RCL Foods Limited
- Type: Public
- Traded as: JSE: RCL
- ISIN: ZAE000179438
- Industry: Consumer Goods
- Predecessor: Rainbow Chicken Ltd
- Founded: 1960; 66 years ago
- Headquarters: Westville, KwaZulu-Natal, South Africa
- Area served: Southern Africa
- Key people: Paul Cruickshank (CEO) Jannie Durand (Chairman)
- Products: Food
- Revenue: R34.9 billion (2022)
- Operating income: R1.1 billion (2022)
- Net income: R751.8 million (2022)
- Owner: Remgro (77.7%)
- Number of employees: 20,479 (2015)
- Website: rclfoods.com

= RCL Foods =

South African consumer goods company

RCL Foods Limited is a South African consumer goods and milling company.

Founded in 1960 as Rainbow Chicken Ltd, the company has its headquarters in Westville near Durban, and employs over 20,000 people.

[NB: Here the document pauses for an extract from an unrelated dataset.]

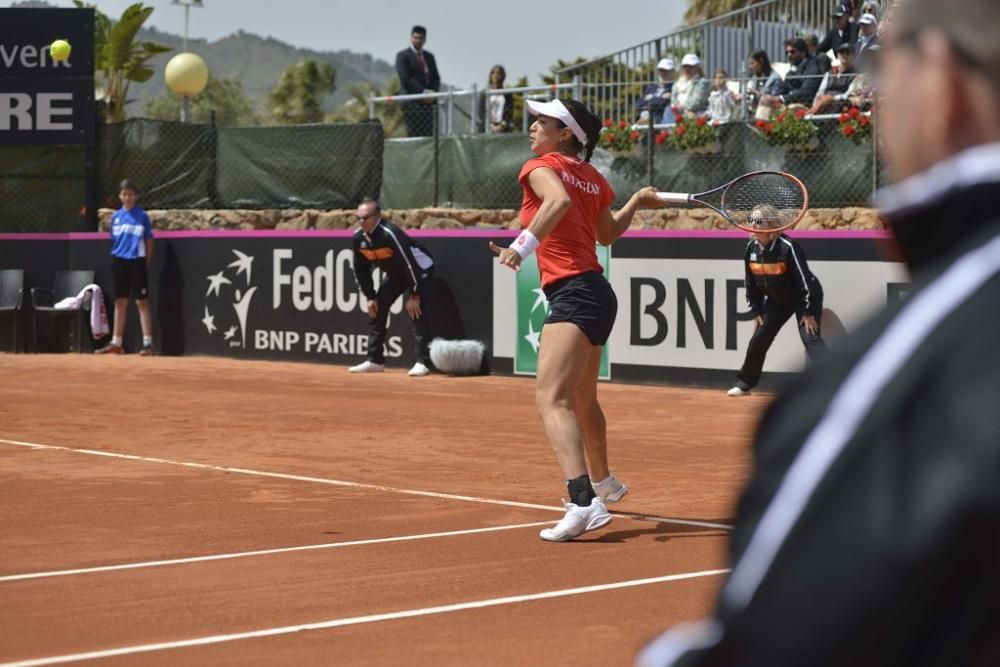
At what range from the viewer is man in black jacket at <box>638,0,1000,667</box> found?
124 cm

RCL is 77.7% owned by the South African investment firm Remgro. In 2017, the company announced it would be cutting its workforce by 1,350 people due to increased chicken imports into South Africa from Europe and the US following the signing of trade agreements with them.

== Foodcorp ==
In 2012, RCL bought a controlling 64.2% stake in the South African packaged foods company Foodcorp for R1.037 billion. In July 2013, RCL completed its buyout of Foodcorp by acquiring a final 23.9% stake for R393 million increasing its total holding in the company to 88.1%. Foodcorp was created following the merger between Kanhym and Fedfood in 1992 making it one of South Africa's largest food companies.

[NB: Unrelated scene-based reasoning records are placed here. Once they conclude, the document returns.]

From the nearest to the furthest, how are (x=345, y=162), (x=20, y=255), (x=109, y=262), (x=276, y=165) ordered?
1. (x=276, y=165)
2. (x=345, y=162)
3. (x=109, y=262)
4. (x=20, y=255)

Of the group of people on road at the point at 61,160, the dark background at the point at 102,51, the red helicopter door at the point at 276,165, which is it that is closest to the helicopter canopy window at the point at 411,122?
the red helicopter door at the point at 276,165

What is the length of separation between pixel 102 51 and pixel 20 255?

=== 2007 Foodcorp price fixing ===
In December 2012, Foodcorp voluntarily paid an R88 million fine to the South African Competition Commission for colluding with other bread producers to raise the price of bread by between 30c and 35c per loaf between 1999 and 2007. This fine reflected roughly 10% of Foodcorp's 2010 turnover in bread sales.

According to the commission, South Africa's four largest milling companies collectively controlling over 90 percent of the local flour market were involved in colluding with each other. The four firms (Foodcorp, Tiger Brands, Pioneer Foods and Premier Foods) facilitated their pricing activities through secret meetings and telephone calls between employees of these firms at various venues, including churches, stadiums and hotels. The commission found that these price-fixing activities had a negative effect on both consumers as a whole as well as preventing smaller bakeries from being effective competitors.